**Task details:** List every line of the data below that contains the word "vehicle". Case matters.

**Data lines:**
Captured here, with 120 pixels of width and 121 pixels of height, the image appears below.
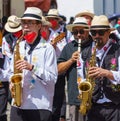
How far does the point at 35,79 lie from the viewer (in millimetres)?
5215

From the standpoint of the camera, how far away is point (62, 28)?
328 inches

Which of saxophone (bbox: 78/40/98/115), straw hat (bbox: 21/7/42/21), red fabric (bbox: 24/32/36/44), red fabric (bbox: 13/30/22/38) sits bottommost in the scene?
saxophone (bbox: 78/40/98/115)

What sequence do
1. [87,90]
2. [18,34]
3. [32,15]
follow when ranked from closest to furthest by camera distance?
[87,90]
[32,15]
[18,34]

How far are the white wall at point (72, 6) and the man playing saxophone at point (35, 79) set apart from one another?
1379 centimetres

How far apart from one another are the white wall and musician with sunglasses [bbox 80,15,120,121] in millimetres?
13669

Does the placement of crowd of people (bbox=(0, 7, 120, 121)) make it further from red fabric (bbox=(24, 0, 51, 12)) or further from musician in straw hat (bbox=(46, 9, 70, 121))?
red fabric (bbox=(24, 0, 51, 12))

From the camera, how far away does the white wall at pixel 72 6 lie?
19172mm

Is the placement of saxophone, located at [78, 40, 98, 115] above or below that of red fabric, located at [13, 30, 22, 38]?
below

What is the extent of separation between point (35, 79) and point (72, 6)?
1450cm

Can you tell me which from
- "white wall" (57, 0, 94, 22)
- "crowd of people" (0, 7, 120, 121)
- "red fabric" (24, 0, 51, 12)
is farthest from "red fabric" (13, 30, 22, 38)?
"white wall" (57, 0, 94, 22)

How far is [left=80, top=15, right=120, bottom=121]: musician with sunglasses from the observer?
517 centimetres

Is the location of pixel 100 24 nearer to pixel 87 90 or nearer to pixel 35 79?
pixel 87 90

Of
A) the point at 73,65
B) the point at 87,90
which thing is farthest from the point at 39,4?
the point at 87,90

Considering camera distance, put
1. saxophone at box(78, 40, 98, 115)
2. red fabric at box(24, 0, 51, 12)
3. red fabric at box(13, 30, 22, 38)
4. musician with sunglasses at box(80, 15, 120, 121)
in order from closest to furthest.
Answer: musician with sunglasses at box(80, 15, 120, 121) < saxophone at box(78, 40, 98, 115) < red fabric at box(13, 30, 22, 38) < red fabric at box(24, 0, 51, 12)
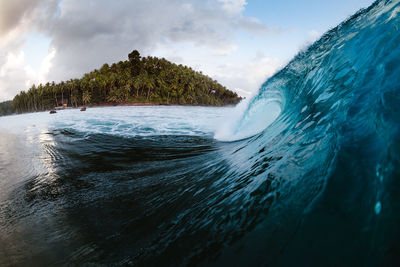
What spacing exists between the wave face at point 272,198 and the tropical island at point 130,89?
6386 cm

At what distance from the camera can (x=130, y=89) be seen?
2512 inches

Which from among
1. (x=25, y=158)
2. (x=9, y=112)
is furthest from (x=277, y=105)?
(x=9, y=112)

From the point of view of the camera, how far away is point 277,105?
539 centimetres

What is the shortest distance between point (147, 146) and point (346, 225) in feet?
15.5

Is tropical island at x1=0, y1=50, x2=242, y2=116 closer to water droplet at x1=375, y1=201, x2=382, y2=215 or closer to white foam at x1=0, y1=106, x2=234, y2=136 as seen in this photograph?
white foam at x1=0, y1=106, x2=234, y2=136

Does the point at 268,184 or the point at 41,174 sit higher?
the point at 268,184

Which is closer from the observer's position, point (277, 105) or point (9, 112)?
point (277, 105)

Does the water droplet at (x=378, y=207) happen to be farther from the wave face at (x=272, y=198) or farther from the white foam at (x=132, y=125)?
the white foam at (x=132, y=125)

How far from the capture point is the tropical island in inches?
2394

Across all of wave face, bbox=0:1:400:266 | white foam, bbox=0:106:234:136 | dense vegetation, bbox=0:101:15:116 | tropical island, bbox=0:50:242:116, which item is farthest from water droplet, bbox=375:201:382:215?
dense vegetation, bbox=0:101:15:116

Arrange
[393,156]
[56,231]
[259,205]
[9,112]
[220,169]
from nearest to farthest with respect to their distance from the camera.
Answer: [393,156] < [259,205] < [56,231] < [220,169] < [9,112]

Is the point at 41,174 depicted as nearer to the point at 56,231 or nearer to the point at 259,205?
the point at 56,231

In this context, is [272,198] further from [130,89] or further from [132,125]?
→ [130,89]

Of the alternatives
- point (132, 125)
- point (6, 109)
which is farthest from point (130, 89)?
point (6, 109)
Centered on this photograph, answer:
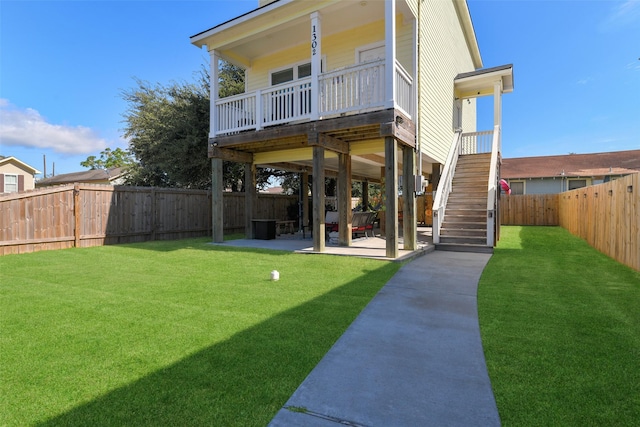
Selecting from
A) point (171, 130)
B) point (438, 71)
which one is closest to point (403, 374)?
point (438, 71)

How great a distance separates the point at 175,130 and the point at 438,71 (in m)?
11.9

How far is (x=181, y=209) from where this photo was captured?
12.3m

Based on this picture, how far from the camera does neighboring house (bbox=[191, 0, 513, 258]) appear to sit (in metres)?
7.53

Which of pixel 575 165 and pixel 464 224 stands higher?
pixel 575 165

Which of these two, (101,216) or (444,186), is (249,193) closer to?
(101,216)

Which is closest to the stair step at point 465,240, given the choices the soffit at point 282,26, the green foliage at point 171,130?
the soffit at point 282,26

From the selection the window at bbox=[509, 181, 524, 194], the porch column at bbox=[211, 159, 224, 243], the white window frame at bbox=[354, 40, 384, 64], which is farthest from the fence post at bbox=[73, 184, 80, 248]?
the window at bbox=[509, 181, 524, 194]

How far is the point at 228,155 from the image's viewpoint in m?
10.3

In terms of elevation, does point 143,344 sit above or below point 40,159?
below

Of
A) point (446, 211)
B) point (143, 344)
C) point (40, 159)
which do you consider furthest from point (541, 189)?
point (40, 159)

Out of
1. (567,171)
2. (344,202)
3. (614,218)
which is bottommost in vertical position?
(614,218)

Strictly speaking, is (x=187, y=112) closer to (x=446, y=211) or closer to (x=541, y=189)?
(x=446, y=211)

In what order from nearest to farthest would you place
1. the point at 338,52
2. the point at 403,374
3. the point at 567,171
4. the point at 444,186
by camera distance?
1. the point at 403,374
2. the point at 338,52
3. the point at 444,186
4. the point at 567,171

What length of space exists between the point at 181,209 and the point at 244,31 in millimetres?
==
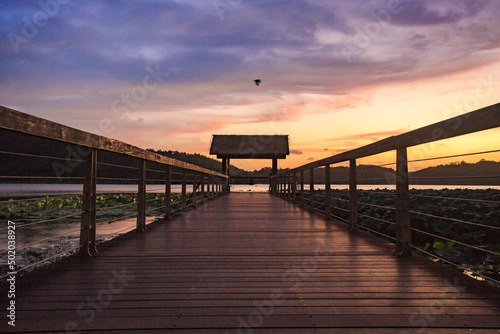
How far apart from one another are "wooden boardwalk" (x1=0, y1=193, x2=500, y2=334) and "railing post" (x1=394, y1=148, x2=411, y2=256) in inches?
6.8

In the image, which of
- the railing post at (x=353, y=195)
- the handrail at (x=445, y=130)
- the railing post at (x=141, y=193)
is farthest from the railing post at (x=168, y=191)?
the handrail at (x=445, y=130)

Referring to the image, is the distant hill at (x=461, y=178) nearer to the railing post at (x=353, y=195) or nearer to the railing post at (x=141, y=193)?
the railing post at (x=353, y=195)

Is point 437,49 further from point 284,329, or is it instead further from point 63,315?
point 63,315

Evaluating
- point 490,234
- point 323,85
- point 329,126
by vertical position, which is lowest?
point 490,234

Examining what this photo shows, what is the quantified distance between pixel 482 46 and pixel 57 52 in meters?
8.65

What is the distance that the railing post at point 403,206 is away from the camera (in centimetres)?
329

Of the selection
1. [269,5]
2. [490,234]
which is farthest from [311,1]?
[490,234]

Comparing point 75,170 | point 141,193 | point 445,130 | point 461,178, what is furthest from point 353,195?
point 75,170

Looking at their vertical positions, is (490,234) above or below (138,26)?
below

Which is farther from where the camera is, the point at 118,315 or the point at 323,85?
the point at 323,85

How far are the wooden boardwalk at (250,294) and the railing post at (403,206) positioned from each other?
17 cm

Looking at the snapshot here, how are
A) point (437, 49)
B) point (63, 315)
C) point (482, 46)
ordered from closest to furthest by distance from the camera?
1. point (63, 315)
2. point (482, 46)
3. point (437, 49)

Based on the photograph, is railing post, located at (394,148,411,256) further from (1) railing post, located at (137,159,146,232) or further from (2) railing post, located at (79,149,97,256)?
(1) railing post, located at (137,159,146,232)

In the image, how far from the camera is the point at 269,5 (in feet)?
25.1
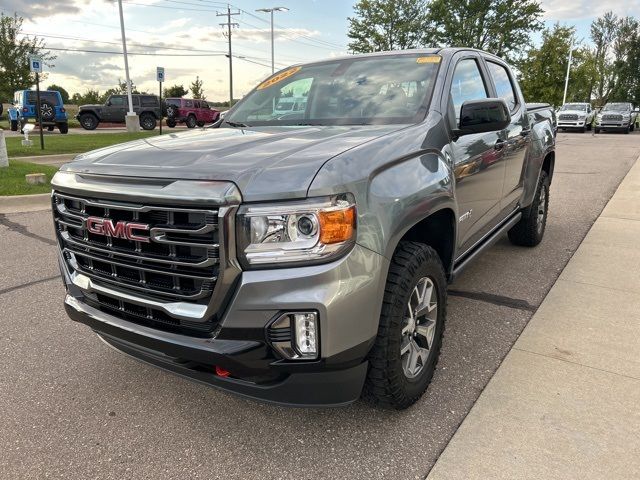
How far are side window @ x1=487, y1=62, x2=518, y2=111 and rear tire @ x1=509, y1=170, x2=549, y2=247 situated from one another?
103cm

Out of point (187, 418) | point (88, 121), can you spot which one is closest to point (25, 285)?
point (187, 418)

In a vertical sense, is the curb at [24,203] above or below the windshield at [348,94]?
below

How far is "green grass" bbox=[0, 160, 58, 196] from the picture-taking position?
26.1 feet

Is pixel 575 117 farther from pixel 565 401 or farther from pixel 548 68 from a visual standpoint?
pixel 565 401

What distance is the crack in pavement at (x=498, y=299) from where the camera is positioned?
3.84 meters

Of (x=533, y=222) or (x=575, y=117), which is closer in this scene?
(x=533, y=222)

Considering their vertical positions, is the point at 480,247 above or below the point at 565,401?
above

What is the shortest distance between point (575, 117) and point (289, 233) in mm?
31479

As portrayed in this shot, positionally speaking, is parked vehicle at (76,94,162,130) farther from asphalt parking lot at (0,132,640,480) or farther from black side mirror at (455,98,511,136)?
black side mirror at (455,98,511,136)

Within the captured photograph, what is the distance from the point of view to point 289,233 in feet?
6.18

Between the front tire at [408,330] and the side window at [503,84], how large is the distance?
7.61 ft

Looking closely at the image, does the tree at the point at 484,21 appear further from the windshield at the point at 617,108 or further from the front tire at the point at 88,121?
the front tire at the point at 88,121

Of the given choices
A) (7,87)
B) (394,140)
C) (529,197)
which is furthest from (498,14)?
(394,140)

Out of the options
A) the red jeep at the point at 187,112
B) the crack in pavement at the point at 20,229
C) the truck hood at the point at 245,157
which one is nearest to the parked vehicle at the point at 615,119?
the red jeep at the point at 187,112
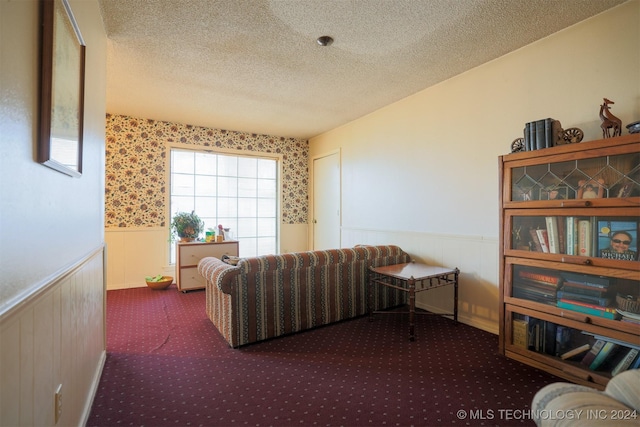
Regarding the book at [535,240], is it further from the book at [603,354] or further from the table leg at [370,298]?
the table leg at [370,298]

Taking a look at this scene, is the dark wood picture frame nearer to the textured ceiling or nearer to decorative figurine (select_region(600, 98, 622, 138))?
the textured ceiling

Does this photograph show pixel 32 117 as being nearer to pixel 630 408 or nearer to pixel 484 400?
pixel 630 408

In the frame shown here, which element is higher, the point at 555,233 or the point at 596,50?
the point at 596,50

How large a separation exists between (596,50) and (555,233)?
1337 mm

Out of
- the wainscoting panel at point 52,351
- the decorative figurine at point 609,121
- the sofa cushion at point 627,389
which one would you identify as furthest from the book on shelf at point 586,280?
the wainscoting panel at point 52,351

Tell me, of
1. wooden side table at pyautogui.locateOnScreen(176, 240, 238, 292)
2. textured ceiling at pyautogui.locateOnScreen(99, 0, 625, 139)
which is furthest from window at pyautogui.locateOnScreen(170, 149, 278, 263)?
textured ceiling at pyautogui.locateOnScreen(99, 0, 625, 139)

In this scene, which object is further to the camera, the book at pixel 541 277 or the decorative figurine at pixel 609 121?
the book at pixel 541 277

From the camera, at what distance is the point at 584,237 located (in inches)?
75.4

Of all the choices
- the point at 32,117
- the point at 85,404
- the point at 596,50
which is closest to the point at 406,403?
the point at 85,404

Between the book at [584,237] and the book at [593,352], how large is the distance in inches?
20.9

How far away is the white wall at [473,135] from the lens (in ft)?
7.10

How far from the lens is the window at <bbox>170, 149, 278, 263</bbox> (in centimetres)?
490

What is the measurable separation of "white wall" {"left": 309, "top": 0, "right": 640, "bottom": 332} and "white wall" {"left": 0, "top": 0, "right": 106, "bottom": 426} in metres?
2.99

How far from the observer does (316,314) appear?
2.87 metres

**Task response:**
As portrayed in this shot, positionally speaking, is parked vehicle at (76,94,162,130) farther from asphalt parking lot at (0,132,640,480) or farther from black side mirror at (455,98,511,136)?
which one is nearest to the parked vehicle at the point at 615,119?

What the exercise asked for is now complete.